1. The Sage recognizes your dilemma. Your choices are to continue with a poor housekeeper; to try a new, random housekeeper; or to trust a friend to attempt the job and augment their income, at least on a trial basis. By all means, tell your friends that you don't trust them to do a good job, ask a fair price, or leave your private belongings alone. Then, when they cease to be friends, they should be happy to work as unfriendly housekeepers for even less. Even a one month trial might be enough to make them think you care, so carefully avoid it.

2. The Sage no longer is surprised by who steals what from common refrigerators. Executives usually don't get to their positions by acting fairly or nicely to those equal to or beneath them professionally. Unless the culprit is called out in the act or a security camera is placed in front of the refrigerator, there is no way to accuse anyone and have it turn out well, particularly not someone in a position to terminate the accuser. The Sage, therefore, prefers the bait-and-hitch method of catching food thieves. Leave something in the refrigerator, commenting in ths person's presence how delicious it is, which leaves a non-toxic but embarassing surprise, such as a laxative or bright ink which will be noticeable on the culprit's mouth after the meal.
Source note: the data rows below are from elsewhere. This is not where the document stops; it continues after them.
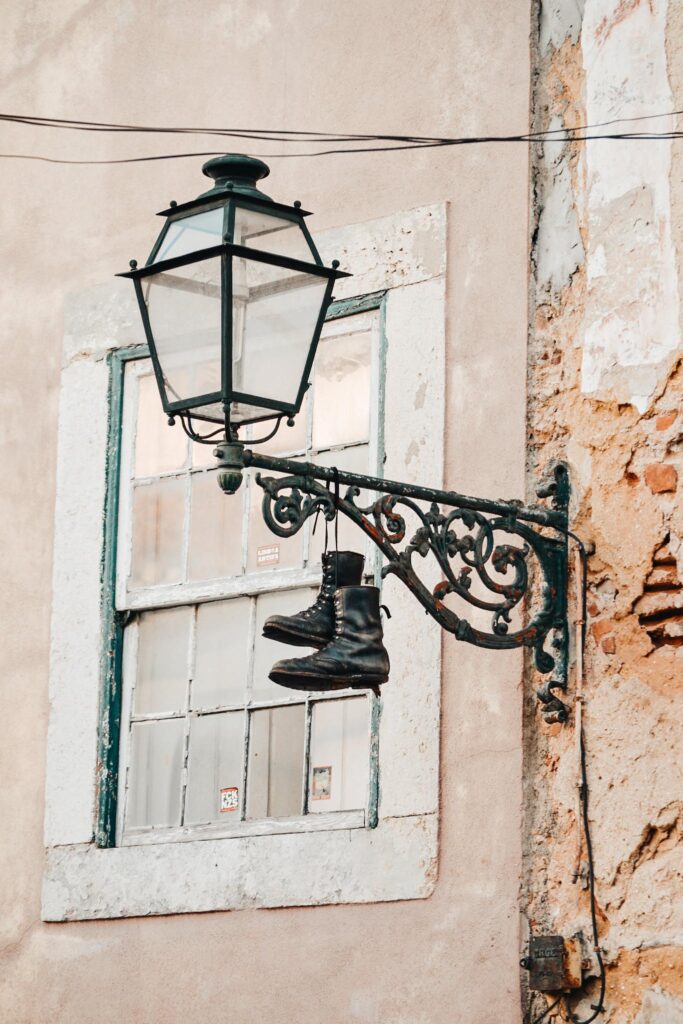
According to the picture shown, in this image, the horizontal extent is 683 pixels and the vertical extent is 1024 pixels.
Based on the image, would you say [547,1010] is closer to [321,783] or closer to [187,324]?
[321,783]

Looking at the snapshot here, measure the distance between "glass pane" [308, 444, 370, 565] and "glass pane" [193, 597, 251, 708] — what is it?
13.0 inches

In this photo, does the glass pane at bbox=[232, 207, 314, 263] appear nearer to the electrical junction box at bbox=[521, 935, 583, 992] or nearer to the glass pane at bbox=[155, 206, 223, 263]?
the glass pane at bbox=[155, 206, 223, 263]

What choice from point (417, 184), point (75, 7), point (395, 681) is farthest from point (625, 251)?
point (75, 7)

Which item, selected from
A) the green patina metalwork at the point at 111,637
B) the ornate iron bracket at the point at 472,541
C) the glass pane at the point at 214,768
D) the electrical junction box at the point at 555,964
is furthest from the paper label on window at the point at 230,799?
the electrical junction box at the point at 555,964

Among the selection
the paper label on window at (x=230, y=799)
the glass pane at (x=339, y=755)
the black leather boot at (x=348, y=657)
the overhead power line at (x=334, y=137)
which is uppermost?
the overhead power line at (x=334, y=137)

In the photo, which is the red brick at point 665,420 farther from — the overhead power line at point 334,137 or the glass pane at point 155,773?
the glass pane at point 155,773

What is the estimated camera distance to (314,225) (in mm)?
7043

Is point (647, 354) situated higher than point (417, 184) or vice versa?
point (417, 184)

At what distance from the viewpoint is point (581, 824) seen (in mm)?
5797

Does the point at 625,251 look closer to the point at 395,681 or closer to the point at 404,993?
the point at 395,681

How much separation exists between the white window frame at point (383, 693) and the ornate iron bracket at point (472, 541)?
324 millimetres

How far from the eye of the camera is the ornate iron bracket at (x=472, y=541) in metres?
5.29

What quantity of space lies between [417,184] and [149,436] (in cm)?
138

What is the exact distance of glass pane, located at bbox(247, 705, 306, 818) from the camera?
6609 mm
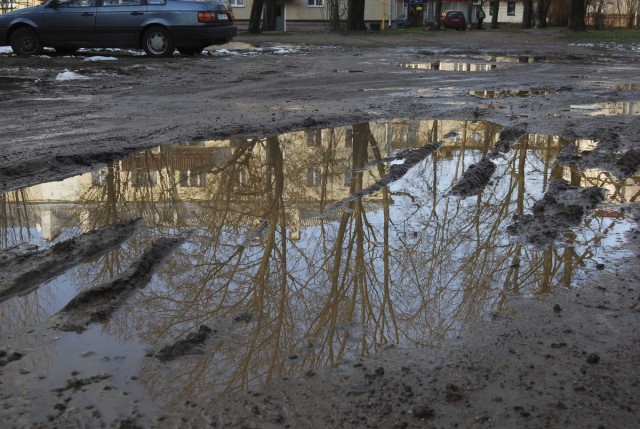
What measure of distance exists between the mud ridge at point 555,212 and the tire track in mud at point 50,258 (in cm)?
256

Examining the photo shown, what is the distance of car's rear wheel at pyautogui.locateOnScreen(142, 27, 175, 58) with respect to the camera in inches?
625

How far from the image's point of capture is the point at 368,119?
8.34 m

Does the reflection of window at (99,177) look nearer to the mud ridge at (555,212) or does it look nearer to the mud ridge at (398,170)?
the mud ridge at (398,170)

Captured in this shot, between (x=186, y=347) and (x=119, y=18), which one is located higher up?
(x=119, y=18)

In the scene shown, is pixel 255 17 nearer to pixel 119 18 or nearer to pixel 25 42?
pixel 119 18

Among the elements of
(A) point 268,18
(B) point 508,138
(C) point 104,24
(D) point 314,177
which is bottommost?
(D) point 314,177

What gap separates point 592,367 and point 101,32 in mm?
15005

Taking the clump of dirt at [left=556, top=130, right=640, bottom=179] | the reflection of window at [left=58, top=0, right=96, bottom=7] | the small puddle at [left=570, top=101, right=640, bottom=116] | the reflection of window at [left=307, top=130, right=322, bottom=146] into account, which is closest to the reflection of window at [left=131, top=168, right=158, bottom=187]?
the reflection of window at [left=307, top=130, right=322, bottom=146]

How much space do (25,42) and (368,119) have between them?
423 inches

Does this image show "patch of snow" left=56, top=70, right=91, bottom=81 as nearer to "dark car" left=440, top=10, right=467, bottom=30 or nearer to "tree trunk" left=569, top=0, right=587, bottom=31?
"tree trunk" left=569, top=0, right=587, bottom=31

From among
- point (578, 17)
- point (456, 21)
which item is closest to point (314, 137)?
point (578, 17)

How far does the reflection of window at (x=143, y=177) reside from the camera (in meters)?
5.67

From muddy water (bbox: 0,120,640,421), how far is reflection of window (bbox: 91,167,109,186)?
18 millimetres

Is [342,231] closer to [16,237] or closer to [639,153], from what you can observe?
[16,237]
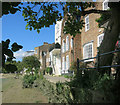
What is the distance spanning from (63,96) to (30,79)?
8323 millimetres

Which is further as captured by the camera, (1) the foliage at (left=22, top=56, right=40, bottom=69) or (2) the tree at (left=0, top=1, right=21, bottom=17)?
(1) the foliage at (left=22, top=56, right=40, bottom=69)

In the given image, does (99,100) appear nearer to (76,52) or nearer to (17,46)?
(17,46)

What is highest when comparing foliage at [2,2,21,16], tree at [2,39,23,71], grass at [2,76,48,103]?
foliage at [2,2,21,16]

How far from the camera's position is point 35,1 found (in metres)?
6.75

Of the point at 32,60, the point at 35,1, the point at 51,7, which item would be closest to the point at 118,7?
the point at 51,7

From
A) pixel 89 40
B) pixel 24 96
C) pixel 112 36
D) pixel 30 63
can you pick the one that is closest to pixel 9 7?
pixel 112 36

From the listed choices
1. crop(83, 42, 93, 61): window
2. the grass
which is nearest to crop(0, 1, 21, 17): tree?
the grass

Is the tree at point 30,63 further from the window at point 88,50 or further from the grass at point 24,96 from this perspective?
the grass at point 24,96

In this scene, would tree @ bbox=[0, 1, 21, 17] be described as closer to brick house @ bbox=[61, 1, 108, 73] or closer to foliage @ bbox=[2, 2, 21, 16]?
foliage @ bbox=[2, 2, 21, 16]

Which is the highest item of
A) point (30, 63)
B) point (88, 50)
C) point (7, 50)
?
point (88, 50)

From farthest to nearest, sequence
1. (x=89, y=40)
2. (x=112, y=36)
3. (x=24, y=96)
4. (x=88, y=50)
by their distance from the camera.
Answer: (x=88, y=50) → (x=89, y=40) → (x=24, y=96) → (x=112, y=36)

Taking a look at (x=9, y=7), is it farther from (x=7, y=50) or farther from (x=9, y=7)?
(x=7, y=50)

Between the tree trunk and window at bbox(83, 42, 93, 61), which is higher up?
window at bbox(83, 42, 93, 61)

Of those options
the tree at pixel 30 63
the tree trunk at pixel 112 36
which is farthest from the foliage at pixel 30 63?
the tree trunk at pixel 112 36
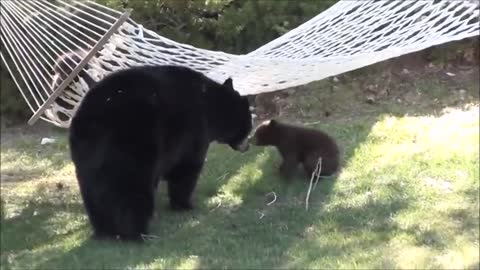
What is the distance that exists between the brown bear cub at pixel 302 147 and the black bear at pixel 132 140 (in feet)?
2.22

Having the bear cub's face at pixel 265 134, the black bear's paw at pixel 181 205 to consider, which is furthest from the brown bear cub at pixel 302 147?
the black bear's paw at pixel 181 205

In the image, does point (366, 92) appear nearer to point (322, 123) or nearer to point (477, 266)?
point (322, 123)

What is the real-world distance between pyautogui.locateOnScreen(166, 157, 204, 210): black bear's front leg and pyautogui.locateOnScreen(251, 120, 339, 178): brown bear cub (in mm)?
644

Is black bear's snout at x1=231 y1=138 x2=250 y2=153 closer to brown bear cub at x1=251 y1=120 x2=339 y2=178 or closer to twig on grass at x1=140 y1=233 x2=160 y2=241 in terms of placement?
brown bear cub at x1=251 y1=120 x2=339 y2=178

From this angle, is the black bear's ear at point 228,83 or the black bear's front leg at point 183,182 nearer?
the black bear's front leg at point 183,182

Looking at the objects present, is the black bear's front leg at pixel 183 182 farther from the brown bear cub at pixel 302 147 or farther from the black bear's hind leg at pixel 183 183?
the brown bear cub at pixel 302 147

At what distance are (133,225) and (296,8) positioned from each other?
3.03 metres

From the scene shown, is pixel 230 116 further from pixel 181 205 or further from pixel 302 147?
pixel 181 205

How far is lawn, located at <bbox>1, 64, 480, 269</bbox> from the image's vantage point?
3.72 metres

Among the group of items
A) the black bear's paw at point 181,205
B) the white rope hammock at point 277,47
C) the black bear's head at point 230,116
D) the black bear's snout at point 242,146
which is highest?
the white rope hammock at point 277,47

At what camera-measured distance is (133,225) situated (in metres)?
3.94

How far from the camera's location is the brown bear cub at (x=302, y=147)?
15.3 feet

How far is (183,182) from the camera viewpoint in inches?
171

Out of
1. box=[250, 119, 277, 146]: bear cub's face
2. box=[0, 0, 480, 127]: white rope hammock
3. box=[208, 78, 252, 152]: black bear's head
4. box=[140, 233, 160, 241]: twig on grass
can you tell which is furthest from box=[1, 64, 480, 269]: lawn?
box=[0, 0, 480, 127]: white rope hammock
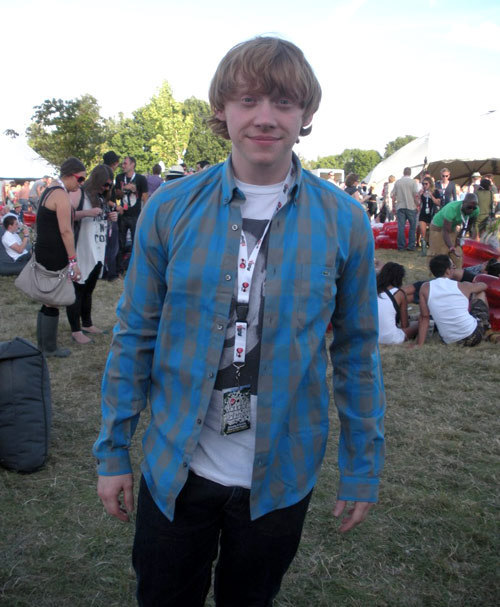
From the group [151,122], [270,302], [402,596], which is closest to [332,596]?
[402,596]

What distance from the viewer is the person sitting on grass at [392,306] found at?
265 inches

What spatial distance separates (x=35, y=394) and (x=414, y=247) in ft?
42.5

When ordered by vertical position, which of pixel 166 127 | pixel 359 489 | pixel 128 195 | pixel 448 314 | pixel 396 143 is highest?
pixel 396 143

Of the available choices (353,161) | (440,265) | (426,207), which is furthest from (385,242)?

3. The Sage recognizes your terror in this issue, that you might actually come into contact with someone's germ, which you could so easily hide from it it came in the form of a sudden sneeze, If you have children over the age of 6, post one of them by the restroom in your home to stop each offender coming out of the bathroom without washing to request they complete the task. Be certain to post public health posters about the proper method of washing, usually reserved for food service employees. At work is trickier; perhaps you can borrow the previous Seeker's security camera after her thief has been exposed. How you might use this camera to suitably embarasser the unwashed masses without exposing yourself as the source of the pictures is up to you.

4. The Sage strongly urges you to show your schizophrenic brother your great trust of him. Have him help you polish the knives in your home or clean any weapons, and then ask. Certainly he will be amused at your distrust of him, given the strong lack of any evidence of evil-doing. I certain he would be more than happy to confess to this and many other crimes when confronted like this. With luck, he might even return to his previous state of madness, triggered by your question.